That deadline mattered enormously in Tokyo, where the volume of transactions is unlike anywhere else in Japan. Chuo Ward alone processes tens of thousands of property-related inquiries each year, and Shinjuku Ward's housing affairs counter on Kabukicho-dori handles a caseload that stretches staff to capacity even in ordinary months. When a scanned image of a building floor plan appears under the wrong address code, the downstream effects are not abstract — a lease cannot be countersigned, a care facility inspection cannot be formally cleared, and inheritance proceedings can stall for weeks.

What Goes Wrong and Where It Hits Hardest

The duplication issue tends to cluster around properties that were subdivided or re-numbered during Tokyo's rapid redevelopment cycles of the 1980s and 1990s. Buildings in Koto Ward's Tatsumi district and older residential blocks in Nerima Ward's Hikarigaoka estate area have shown a higher incidence of mismatched scans, according to ward-level housing affairs staff who have flagged the problem to the Tokyo Metropolitan Government's Bureau of Urban Development. The bureau has been coordinating with the Legal Affairs Bureau's Tokyo branch, which oversees the official registry of land and buildings under the Ministry of Justice, to cross-check digitised images against original paper records still held in storage.

For ordinary residents, the practical cost is significant. Notary fees and administrative re-application charges at Tokyo ward offices currently run between ¥600 and ¥1,000 per certified document, and when a duplicate image forces a re-submission cycle, applicants can end up paying multiple times before a clean record is confirmed. Elderly homeowners — a group that has grown sharply as Tokyo's population ages, with roughly one in four city residents now over 65 — are disproportionately affected because many hold title to pre-war or early post-war wooden structures whose original blueprints were never standardised.

The Tokyo Metropolitan Government launched its Digital Twin City project in fiscal year 2023, partly to pre-empt exactly this kind of error, by building a three-dimensional city model that ties property data to verified spatial coordinates. However, the twin-city data layer and the Legal Affairs Bureau's registry system run on separate platforms and do not yet share a live data feed, meaning errors in one do not trigger automatic corrections in the other. Bridging that gap is listed as a priority target in the metropolitan government's 2025–2030 DX Action Plan, but implementation timelines have slipped.

What Residents Can Do Now

Ward offices are the first port of call. Residents in Shinjuku, Koto and Nerima wards can request a manual cross-check of their property image at their local madoguchi — the front-counter service desk — by citing the document reference number printed on any prior certified copy. The Legal Affairs Bureau's Tokyo branch on Kudan-Minami in Chiyoda Ward also accepts direct inquiries and maintains a help desk specifically for digitisation correction requests, reachable by phone on weekday mornings.

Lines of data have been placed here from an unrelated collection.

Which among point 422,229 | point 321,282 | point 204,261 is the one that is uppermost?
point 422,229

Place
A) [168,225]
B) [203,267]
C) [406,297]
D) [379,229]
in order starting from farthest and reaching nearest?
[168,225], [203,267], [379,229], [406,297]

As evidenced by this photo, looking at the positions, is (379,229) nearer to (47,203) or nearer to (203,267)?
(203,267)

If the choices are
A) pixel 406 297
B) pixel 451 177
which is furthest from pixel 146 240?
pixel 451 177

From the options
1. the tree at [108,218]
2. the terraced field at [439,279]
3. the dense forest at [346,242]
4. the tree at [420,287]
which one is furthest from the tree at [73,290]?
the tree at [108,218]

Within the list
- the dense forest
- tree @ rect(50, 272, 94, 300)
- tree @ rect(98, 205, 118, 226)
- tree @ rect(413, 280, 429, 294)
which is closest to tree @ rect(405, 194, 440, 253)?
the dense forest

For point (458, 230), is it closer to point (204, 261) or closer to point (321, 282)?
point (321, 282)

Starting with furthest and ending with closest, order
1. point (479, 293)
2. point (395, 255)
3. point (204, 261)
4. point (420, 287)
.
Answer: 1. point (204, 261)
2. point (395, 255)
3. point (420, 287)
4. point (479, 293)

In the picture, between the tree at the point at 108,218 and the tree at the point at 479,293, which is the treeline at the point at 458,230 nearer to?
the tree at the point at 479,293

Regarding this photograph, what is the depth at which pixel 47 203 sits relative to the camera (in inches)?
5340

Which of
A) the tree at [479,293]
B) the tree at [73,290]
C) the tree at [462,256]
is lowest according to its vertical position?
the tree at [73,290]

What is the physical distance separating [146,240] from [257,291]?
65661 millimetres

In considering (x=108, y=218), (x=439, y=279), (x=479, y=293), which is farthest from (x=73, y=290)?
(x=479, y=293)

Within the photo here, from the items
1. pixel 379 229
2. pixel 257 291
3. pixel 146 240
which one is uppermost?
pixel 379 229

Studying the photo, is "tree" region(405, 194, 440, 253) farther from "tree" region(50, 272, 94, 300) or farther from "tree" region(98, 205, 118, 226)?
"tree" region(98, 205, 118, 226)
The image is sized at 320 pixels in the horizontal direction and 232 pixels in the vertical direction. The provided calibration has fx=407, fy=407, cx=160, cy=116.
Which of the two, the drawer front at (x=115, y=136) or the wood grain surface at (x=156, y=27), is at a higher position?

Housing welfare applicants linked to the Tokyo Metropolitan Housing Supply Corporation's J-Housing program should notify their assigned caseworker immediately if a property image discrepancy is flagged during inspection, as the corporation has a dedicated error-escalation pathway that bypasses the standard re-application queue. For homeowners preparing to list properties through agencies operating around Sangenjaya or Nakameguro — both active resale markets in Setagaya and Meguro wards — real estate professionals recommend requesting a fresh certified registry copy no earlier than two weeks before a contract is signed, to minimise the window in which a cached duplicate could appear on file. The corrections are fixable. The frustration is that fixing them still takes time most residents did not budget for.